++++ PROVIDED DATA ++++

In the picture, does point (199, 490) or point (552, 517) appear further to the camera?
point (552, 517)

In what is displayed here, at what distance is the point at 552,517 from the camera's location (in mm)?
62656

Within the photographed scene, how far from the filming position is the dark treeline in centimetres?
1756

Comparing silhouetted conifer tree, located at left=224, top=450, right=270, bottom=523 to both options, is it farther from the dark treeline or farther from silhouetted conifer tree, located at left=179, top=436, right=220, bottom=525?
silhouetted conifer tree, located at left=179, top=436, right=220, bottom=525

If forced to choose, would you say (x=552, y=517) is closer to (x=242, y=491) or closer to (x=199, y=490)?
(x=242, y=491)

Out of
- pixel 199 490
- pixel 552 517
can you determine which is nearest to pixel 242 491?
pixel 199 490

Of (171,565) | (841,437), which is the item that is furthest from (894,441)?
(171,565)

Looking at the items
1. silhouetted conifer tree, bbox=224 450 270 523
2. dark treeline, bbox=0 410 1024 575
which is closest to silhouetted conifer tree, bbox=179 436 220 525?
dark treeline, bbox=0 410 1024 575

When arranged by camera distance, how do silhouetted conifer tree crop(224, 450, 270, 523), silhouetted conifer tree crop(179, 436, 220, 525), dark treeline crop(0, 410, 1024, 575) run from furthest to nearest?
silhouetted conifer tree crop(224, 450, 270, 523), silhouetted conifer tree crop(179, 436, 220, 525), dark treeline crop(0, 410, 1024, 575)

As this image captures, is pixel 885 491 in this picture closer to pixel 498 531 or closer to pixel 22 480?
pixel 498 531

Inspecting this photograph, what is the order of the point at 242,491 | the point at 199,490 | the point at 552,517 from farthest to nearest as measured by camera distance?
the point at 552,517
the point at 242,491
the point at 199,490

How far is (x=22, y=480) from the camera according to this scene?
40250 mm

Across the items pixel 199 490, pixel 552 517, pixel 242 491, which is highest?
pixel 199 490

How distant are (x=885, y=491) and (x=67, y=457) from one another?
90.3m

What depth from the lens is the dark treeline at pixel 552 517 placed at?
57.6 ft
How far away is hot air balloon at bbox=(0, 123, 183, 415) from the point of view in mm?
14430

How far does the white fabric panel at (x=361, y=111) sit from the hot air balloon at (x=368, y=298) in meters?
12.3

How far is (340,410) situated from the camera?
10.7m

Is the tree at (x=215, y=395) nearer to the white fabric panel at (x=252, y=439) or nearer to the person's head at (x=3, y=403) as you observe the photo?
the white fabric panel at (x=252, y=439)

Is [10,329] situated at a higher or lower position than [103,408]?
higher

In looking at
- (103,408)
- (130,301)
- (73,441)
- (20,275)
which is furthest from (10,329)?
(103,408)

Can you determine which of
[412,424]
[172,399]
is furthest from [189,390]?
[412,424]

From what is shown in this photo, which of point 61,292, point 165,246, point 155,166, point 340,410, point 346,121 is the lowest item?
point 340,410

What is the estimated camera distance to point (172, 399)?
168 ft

++++

● WHAT IS ASKED: From the listing above, reproduce all the lines exactly.

● TASK SOLUTION:
In the picture, does point (199, 490) or point (552, 517) appear further to the camera?
point (552, 517)

In what is displayed here, at what distance is the point at 552,517 from the camera's location (in mm)?
62656

Within the photographed scene, how far from the filming position is the dark treeline in centimetres?
1756

Comparing silhouetted conifer tree, located at left=224, top=450, right=270, bottom=523 to both options, is it farther from the dark treeline or farther from silhouetted conifer tree, located at left=179, top=436, right=220, bottom=525?
silhouetted conifer tree, located at left=179, top=436, right=220, bottom=525

If forced to choose, would you say (x=552, y=517) is closer to (x=242, y=491) or closer to (x=199, y=490)?
(x=242, y=491)

Out of
- pixel 199 490
- pixel 552 517
can you determine which is nearest to pixel 242 491?
pixel 199 490

Of (171,565) | (841,437), which is the item that is furthest from (894,441)?
(171,565)

Looking at the items
1. silhouetted conifer tree, bbox=224 450 270 523
2. dark treeline, bbox=0 410 1024 575
which is closest to silhouetted conifer tree, bbox=179 436 220 525?
dark treeline, bbox=0 410 1024 575

When arranged by camera distance, how do silhouetted conifer tree crop(224, 450, 270, 523), silhouetted conifer tree crop(179, 436, 220, 525), dark treeline crop(0, 410, 1024, 575) run from furthest to nearest?
silhouetted conifer tree crop(224, 450, 270, 523), silhouetted conifer tree crop(179, 436, 220, 525), dark treeline crop(0, 410, 1024, 575)

As this image captures, is pixel 885 491 in this picture closer to pixel 498 531 or closer to pixel 22 480?
pixel 498 531

Inspecting this photograph, what is the order of the point at 242,491 | the point at 199,490 | the point at 552,517 from farthest to nearest as measured by camera distance?
the point at 552,517
the point at 242,491
the point at 199,490

How far is (x=22, y=480) from the camera according to this scene?
40250 mm

Across the items pixel 199 490, pixel 552 517, pixel 242 491, which is highest?
pixel 199 490

How distant are (x=885, y=491) and (x=67, y=457) from one another?
90.3m

What depth from the lens is the dark treeline at pixel 552 517 placed at?
57.6 ft
How far away is hot air balloon at bbox=(0, 123, 183, 415) from the point of view in mm?
14430

How far does the white fabric panel at (x=361, y=111) sit from the hot air balloon at (x=368, y=298) in meters?
12.3

How far is (340,410) situated from the camera?
10.7m

Is the tree at (x=215, y=395) nearer to the white fabric panel at (x=252, y=439) or nearer to the person's head at (x=3, y=403) as you observe the photo?
the white fabric panel at (x=252, y=439)

Is [10,329] situated at a higher or lower position than [103,408]?
higher

In looking at
- (103,408)
- (130,301)
- (73,441)
- (20,275)
which is furthest from (10,329)?
(103,408)

Can you determine which of
[412,424]
[172,399]
is furthest from [189,390]?
[412,424]

From what is shown in this photo, which of point 61,292, point 165,246, point 155,166, point 340,410, point 346,121 is the lowest item?
point 340,410

What is the estimated camera distance to point (172, 399)?
168 ft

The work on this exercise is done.